Kredi Riskleri: Lojistik anlaşmalar esaslı ciroların yaratılmasını sağlayabilir. Bu da Sonuç olarak, Lojistik Operatörünün farklı bir müşteri yapılanması ile muhatap kalmasına neden olabilir. Lojistik operatörünün cirosunun önemli bir kısmını yaratan az sayıda ki büyük hesaba bağımlılığı artırabilir. Bunun sonucu olarak da, bu büyük hesapların kredibilitesi ve ödeme yeteneği büyük önem kazanır. Profesyonel bir dahili nakit ve kredi yönetimi (sonunda kredi sigortası ile birleştirilerek) önemle tavsiye edilmektedir.
Dahili Risk İzleme ve Profesyonel Öneri / Ulusal Forwarding Derneklerinin Rolü
Tüm bunlardan anlaşılacağı üzere, risk durumunun karşılığı olan ve boşlukları dolduran “sigorta” nın yapılması bir zorunluluktur. Ancak risk yönetimine yaklaşım daha geniş çapta ve anlaşılır olmalıdır.
Hiç kimse riskleri şirketin kendisinden daha iyi bilemez. Risk yönetimi, “Bilançonun Korunması” başlığı altında ele alınmalıdır. Şirketlerin yöneticileri ve personelleri “risk düşünme” yönünde hareket etmeleri için zorlamaya tabi tutulurlar. Belli risk izleme araçları devreye sokularak belli aralıklarla yapılacak bir risk analizi ile birçok zarar, risk ve tehlike önlenebilir.
Müşterilerle yapılan özel yükümlülük anlaşmalarının değerlendirilmesi için hukuki bir danışmanlık hizmeti alınması gerekir.
Uzmanlaşmış Sigorta Acenteleri ve Sigortacılar, doğru değer ve primi tespit etme bakımından lojistik sektörünün ihtiyaçları, gerekleri ve gelişmeleri konusunda uzman olmalıdırlar. Standart sigorta ürünleri lojistik sektörü için uygun olmayabilir. Söz konusu sigorta ürünü sektör ile “tıpa tıp” uygun olmalıdır. Esaslı bir risk analizi uygun sigorta kapsamının oluşturulmasında temel oluşturur.
Ulusal Forwarding Dernekleri, özellikle kendi bünyesinde risk yönetim araçları bulunmayan orta ve küçük ölçekli üyeleri için “Dernek Grup Sigorta Düzenlemeleri” oluşturarak yardımcı olabilirler. Dünya’daki her bir forwarderın en azından bir adet anlaşılabilir temel sigorta kapsamı olmalıdır.
Özet
Yapısı değişen lojistik sektöründe bir takım riskler maksimum önem teşkil etmektedir.

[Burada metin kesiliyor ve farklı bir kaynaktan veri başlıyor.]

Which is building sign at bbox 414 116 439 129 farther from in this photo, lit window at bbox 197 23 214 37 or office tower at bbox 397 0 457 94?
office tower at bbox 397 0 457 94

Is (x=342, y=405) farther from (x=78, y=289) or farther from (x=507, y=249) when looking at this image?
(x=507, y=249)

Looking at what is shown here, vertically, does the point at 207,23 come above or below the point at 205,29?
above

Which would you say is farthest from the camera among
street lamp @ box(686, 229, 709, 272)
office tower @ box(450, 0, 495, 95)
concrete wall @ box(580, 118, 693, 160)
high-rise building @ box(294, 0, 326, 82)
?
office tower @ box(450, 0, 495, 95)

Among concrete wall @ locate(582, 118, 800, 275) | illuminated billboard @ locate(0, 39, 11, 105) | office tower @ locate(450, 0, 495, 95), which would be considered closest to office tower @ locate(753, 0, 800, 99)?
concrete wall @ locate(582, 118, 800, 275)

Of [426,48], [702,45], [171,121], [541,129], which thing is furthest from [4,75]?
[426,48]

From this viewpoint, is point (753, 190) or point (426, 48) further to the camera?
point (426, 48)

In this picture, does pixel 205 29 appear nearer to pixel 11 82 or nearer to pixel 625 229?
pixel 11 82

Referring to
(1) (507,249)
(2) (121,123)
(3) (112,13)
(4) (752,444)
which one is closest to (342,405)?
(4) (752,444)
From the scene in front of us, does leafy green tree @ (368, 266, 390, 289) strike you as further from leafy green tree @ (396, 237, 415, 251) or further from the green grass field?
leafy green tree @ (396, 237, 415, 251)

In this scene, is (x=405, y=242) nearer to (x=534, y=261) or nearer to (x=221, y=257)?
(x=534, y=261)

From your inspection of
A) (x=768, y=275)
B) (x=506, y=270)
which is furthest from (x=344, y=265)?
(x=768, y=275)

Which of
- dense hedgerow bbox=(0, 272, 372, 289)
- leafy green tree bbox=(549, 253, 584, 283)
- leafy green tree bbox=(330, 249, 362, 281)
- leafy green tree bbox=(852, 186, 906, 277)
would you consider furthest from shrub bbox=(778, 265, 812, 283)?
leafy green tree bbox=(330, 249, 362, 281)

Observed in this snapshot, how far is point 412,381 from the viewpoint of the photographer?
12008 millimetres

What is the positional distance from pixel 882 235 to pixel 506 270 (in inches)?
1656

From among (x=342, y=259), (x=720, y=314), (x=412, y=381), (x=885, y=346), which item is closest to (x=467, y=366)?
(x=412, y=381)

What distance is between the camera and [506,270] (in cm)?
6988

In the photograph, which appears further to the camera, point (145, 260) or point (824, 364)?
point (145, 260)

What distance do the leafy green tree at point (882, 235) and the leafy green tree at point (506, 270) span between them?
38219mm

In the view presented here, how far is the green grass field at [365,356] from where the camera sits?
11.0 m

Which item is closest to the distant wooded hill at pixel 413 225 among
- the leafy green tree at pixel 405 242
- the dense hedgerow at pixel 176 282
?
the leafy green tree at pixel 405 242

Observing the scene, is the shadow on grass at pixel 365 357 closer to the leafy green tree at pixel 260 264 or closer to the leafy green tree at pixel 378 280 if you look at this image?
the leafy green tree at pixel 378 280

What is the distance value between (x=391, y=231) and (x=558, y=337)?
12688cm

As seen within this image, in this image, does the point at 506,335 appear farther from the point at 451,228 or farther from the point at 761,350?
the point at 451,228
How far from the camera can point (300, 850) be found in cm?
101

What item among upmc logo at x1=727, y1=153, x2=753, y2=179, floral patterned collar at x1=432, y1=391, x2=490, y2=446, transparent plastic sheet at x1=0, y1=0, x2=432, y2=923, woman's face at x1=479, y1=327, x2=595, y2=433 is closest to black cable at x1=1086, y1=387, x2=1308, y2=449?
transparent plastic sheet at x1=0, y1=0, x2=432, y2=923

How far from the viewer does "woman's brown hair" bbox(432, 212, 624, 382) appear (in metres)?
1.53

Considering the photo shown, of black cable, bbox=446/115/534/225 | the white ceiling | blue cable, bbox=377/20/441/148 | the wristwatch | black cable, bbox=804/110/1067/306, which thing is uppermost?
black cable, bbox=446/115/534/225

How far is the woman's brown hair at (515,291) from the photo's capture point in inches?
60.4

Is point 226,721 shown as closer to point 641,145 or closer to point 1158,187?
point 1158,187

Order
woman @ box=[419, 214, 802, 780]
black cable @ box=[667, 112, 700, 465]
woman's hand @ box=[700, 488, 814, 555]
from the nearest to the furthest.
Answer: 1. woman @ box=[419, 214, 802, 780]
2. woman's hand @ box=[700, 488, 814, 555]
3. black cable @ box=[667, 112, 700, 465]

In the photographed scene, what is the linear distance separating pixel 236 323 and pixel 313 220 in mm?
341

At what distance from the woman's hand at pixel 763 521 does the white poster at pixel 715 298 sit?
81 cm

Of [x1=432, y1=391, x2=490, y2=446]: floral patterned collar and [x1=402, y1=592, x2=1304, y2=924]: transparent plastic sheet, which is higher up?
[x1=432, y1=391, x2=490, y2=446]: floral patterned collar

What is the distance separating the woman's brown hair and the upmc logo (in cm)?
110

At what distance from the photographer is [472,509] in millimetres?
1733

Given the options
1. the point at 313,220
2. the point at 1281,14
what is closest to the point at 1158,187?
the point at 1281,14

Risk yönetimi ve sigorta eğer profesyonelce yönetilirse gittikçe önem kazanacaktır ki bu bir rekabet üstünlüğüdür.
Ulusal Forwarding Derneklerine, üyelerinin uygun ve hesaplı sigorta çözümleri sağlamalarına öncülük edip destekte bulunmaları tavsiye edilmektedir.